## SELECTED PASSAGE
Root Angle Modifications Lead to Improved Rice Yields in Saline FieldsAugust 26, 2020
Scientists from the National Agriculture and Food Research Organization of Japan and partners showed that DEEPER ROOTING 1 (DRO1) homologs could be useful for the controlled breeding of root system architectures that are adapted to abiotic stress conditions caused by climate change. The research article is published in Proceedings of the National Academy of Sciences of the USA (PNAS).
The root system architecture (RSA) of crops can have an impact on their production, especially when exposed to abiotic stress conditions such as drought, waterlogging, and salinity. Thus, through cloning and characterization of qSOR1 (quantitative trait locus for SOIL SURFACE ROOTING 1), a homolog of DRO1 (DEEPER ROOTING 1) that control RGA, a shallower root growth angle (RGA) could improve rice yields in saline paddies.

## MATERIAL PROVIDED
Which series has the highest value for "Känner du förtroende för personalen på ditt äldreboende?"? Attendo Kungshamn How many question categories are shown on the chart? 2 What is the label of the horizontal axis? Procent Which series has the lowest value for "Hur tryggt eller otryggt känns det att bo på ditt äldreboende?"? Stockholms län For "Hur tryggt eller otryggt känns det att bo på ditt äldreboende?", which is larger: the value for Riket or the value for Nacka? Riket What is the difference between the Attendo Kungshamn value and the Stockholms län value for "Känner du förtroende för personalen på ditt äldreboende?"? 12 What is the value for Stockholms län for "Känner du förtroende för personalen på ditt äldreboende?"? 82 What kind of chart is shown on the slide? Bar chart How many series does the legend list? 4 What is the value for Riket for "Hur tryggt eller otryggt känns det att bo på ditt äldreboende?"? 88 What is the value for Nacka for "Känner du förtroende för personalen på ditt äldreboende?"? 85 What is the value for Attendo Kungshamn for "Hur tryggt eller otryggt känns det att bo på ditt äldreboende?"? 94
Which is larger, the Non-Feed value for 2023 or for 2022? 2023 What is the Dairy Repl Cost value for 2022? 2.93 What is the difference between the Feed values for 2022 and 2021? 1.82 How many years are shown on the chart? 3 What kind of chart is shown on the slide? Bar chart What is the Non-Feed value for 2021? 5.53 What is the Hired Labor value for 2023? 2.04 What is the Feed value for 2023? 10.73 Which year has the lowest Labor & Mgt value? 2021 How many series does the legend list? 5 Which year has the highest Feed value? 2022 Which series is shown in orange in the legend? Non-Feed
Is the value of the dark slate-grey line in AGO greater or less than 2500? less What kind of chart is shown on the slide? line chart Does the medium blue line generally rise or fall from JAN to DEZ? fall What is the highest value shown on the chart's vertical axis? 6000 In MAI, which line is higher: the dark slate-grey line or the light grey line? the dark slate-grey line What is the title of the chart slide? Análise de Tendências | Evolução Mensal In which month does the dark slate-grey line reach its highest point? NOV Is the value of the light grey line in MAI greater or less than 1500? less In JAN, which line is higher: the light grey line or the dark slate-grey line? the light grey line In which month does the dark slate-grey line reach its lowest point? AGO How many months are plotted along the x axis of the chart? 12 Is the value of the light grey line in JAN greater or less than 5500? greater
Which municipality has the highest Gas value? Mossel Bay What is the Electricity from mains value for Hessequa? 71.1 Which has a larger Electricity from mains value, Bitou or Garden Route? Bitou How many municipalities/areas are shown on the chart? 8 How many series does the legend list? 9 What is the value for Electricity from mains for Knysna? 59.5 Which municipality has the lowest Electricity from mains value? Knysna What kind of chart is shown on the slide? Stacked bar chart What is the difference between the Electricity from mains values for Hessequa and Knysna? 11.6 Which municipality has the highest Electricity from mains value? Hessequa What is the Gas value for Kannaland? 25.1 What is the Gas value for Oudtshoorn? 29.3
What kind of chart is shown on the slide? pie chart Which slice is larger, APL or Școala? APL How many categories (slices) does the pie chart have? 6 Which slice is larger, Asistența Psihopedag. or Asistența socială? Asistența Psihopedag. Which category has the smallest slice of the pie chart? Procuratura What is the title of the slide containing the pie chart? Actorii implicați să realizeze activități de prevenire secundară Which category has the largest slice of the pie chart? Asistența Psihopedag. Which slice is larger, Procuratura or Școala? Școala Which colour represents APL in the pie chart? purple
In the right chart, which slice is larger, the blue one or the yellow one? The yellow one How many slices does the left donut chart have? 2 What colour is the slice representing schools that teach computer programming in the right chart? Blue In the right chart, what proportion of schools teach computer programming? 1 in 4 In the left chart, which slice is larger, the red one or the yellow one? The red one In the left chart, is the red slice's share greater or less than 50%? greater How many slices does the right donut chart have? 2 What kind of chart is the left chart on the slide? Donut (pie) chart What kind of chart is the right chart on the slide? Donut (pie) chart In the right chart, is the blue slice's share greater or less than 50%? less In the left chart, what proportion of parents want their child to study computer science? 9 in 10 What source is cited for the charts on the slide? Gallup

## GOAL OF THE EXERCISE
Transcribe the passage of the rice root angle article from "Root Angle Modifications" up to and including "in saline paddies.".

## OUTPUT BELOW
Root Angle Modifications Lead to Improved Rice Yields in Saline FieldsAugust 26, 2020
Scientists from the National Agriculture and Food Research Organization of Japan and partners showed that DEEPER ROOTING 1 (DRO1) homologs could be useful for the controlled breeding of root system architectures that are adapted to abiotic stress conditions caused by climate change. The research article is published in Proceedings of the National Academy of Sciences of the USA (PNAS).
The root system architecture (RSA) of crops can have an impact on their production, especially when exposed to abiotic stress conditions such as drought, waterlogging, and salinity. Thus, through cloning and characterization of qSOR1 (quantitative trait locus for SOIL SURFACE ROOTING 1), a homolog of DRO1 (DEEPER ROOTING 1) that control RGA, a shallower root growth angle (RGA) could improve rice yields in saline paddies.